Элегантный старый юрист, получив титул имперского советника, уже не имеет права заниматься практикой. Однако негласно он многим помогает дружеским советом и, разумеется, весьма часто контролирует работу сына. Когда же сын приобрел писательскую известность, отец решительно и быстро изменил курс своего поведения. Старый честолюбец и человеконенавистник садится за стол, передвигает документы, папки, очки и линейку, покуда все они не принимают параллельное положение, и вместе с секретарем принимается подготавливать дела сыну. Медленно входит он в курс каждого дела, разъясняет молодому адвокату, как именно следует его вести; и тот удивлен — все становится неожиданно легким. Так отец освобождает сыну время, чтобы тот мог отдаться своим фантазиям. А если сыну захочется уехать, он может просто передать все дела отцу или шурину, ибо Корнелия вышла замуж за Шлоссера, тоже юриста.

Гёте начал ревновать сестру сразу же после ее помолвки. Он привык к своей подруге, привык делиться с ней планами, набросками, стихами, письмами, которые он получал, даже ответами, которые он писал. Консервативную часть его души всегда нервируют внешние перемены. Он тотчас же погружается в ипохондрию, сетует, что его бросили одного. И хотя в детстве и юности сестра была лишь его эхом и, быть может, робким союзником в борьбе с отцом, он хочет, чтобы она всегда была здесь, рядом, как только он возвращается домой, как только ему нужно излиться. Нервозность его снова усилилась. Это случается с ним периодически примерно каждые семь лет.

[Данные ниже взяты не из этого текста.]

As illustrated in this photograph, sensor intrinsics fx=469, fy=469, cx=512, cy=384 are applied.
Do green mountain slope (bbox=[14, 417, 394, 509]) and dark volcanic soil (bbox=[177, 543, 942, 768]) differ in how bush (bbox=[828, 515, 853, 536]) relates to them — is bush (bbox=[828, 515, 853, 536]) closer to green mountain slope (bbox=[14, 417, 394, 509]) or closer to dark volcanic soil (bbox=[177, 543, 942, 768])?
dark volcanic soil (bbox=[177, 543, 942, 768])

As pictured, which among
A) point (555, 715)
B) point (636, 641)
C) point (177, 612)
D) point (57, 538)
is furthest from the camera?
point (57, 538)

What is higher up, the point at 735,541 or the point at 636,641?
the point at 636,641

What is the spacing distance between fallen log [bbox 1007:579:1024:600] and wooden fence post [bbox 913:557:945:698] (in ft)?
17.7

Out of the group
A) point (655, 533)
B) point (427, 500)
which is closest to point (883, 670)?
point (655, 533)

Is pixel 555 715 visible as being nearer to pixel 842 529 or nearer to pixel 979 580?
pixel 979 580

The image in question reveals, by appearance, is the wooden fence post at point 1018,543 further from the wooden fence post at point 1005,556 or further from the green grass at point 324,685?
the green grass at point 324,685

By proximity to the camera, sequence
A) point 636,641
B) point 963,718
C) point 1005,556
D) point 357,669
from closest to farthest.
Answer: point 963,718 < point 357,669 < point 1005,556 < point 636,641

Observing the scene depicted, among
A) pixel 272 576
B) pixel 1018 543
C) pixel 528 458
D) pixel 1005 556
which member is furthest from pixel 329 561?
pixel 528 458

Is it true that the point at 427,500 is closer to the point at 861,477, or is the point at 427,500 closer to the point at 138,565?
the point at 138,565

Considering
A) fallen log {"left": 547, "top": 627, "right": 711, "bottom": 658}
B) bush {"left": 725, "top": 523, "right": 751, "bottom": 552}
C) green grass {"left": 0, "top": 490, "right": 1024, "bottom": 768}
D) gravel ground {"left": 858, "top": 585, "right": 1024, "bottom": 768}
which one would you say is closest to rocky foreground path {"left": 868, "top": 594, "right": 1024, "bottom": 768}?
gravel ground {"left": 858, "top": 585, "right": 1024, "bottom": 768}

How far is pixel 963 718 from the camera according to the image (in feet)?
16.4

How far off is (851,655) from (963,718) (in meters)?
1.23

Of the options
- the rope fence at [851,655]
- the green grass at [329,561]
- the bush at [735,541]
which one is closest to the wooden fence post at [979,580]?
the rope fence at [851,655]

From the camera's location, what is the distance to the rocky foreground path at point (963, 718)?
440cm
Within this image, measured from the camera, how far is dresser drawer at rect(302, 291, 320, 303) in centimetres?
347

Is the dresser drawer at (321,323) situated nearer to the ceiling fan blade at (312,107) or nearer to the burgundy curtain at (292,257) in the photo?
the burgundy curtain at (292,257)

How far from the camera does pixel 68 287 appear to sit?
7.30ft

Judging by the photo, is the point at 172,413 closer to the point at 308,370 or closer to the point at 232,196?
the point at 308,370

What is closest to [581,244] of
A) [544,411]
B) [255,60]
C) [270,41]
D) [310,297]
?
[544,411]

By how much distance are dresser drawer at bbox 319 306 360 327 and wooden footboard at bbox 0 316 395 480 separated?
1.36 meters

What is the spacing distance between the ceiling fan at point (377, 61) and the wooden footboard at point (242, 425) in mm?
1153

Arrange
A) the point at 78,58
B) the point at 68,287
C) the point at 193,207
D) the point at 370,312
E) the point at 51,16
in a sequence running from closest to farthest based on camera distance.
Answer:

Но в этом году он становится известным. И будь он тщеславен, как бы тешила его слава! Да, «Гёц» прославил имя Гёте. Пьесу ставят и в северной Германии и в Вене. Правда, на сцене она не удержалась, зато как литературное произведение имеет большой успех. Гёте это забавляет. Он всегда добивался похвалы лишь немногих — и вдруг имеет успех у самого широкого круга читателей. «Мне бы хотелось, чтобы Лотта не отнеслась к моей драме равнодушно. Я получил уже много веночков, сплетенных из всяческой зелени и цветов, и даже из цветков итальянских. Я по очереди примерял их и, стоя перед зеркалом, смеялся над собой».

Он и сам пишет рецензии. «Франкфуртские ученые записки», орган литературных бунтарей, печатали критические статьи Гёте еще до того, как вышел «Гёц». Так что свой литературный путь он начал в качестве критика — нет, все-таки в качестве критического поэта или — так утверждает Гердер, как наглый молодой лорд, чудовищно шаркающий петушиными ногами. Ум так и брызжет со страниц гётевских рецензий. В каждой строчке иронических его замечаний звучит злая насмешка, столь излюбленная Мефистофелем, а в проклятьях — бесконечная дерзость молодых. Но чтобы стать действительно критиком, у сумбурного юноши отсутствует почти все. Иногда он воспринимает свою критическую деятельность только как неприятную обязанность. Тогда он сетует, что обречен сгубить лучшие часы жизни, тратя их на рецензии.